Distribuire un'applicazione in Azure è veloce, semplice ed economico. Prima di distribuire la tua applicazione cloud in produzione, consulta questa lista di best practice essenziali e raccomandate per implementare cluster sicuri nella tua applicazione.
Azure Service Fabric è una piattaforma di sistemi distribuiti che semplifica la creazione di pacchetti, la distribuzione e la gestione di microservizi scalabili e affidabili. Service Fabric fa fronte anche alle principali problematiche correlate allo sviluppo e alla gestione delle applicazioni cloud. Gli sviluppatori e gli amministratori non devono più occuparsi di risolvere complessi problemi di infrastruttura e possono concentrarsi sull'implementazione di carichi di lavoro cruciali e impegnativi, con la certezza di assicurare scalabilità, affidabilità e gestibilità.

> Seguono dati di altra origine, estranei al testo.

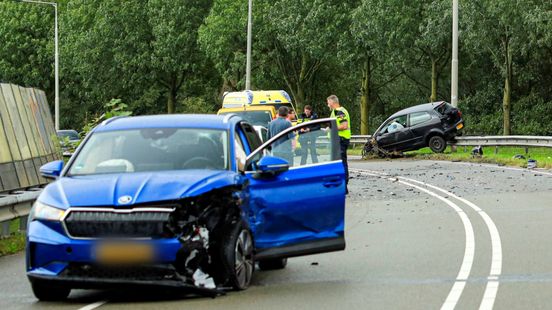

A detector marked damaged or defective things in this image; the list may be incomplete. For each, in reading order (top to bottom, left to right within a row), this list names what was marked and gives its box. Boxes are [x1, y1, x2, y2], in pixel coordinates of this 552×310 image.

Per ogni procedura consigliata questo articolo spiega:
- In cosa consiste la procedura consigliata.
- Perché applicare le migliori pratiche.
- Scenari possibili in caso di mancata implementazione della procedura consigliata.
- Come imparare a implementare la procedura consigliata.

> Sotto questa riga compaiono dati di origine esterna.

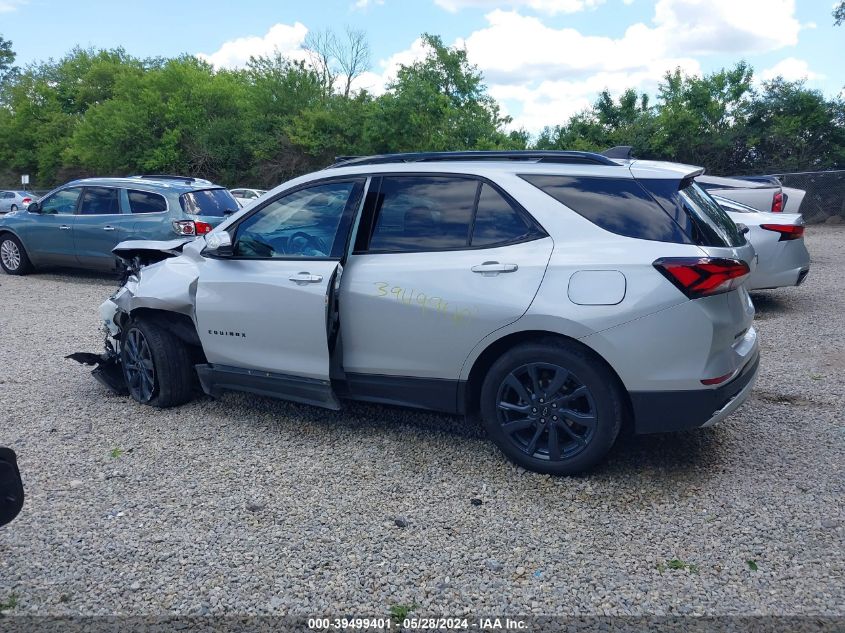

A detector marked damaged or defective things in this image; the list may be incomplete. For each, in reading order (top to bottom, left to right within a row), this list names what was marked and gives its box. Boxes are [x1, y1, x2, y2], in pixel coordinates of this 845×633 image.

damaged white suv [74, 151, 760, 472]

Utilizza le seguenti migliori pratiche di sicurezza di Azure Service Fabric:
- Usare i modelli di Azure Resource Manager e il modulo PowerShell di Service Fabric per creare cluster sicuri.
- Usare certificati X.509.
- Configurare i criteri di sicurezza.
- Implementare la configurazione della sicurezza in Reliable Actors.
- Configurare TLS per Azure Service Fabric.
- Usare l'isolamento e la sicurezza di rete con Azure Service Fabric.
- Configurare Azure Key Vault per la sicurezza.
- Assegnare gli utenti ai ruoli.
- Ospita applicazioni non affidabili in un cluster Service Fabric.
Procedure consigliate per proteggere i cluster
Usare sempre un cluster sicuro:
- Implementare la sicurezza del cluster usando certificati.
- Fornire l'accesso ai clienti (sia amministratore che di sola lettura) utilizzando Microsoft Entra ID.
Usare distribuzioni automatiche:
- Usare script per generare, implementare e distribuire segreti.
- Archiviare i segreti in Azure Key Vault e usare Microsoft Entra ID per tutti gli altri accessi client.
- Richiedere l'autenticazione per l'accesso umano ai segreti.
Inoltre, considera le seguenti opzioni di configurazione:
- Creare reti perimetrali (note anche come zone demilitarizzate, DMZ e sottoreti schermate) utilizzando i gruppi di sicurezza di rete di Azure (NSG, Network Security Group).
- Accedere a macchine virtuali (VM) cluster o gestire il cluster usando server di collegamento con Connessione Desktop remoto.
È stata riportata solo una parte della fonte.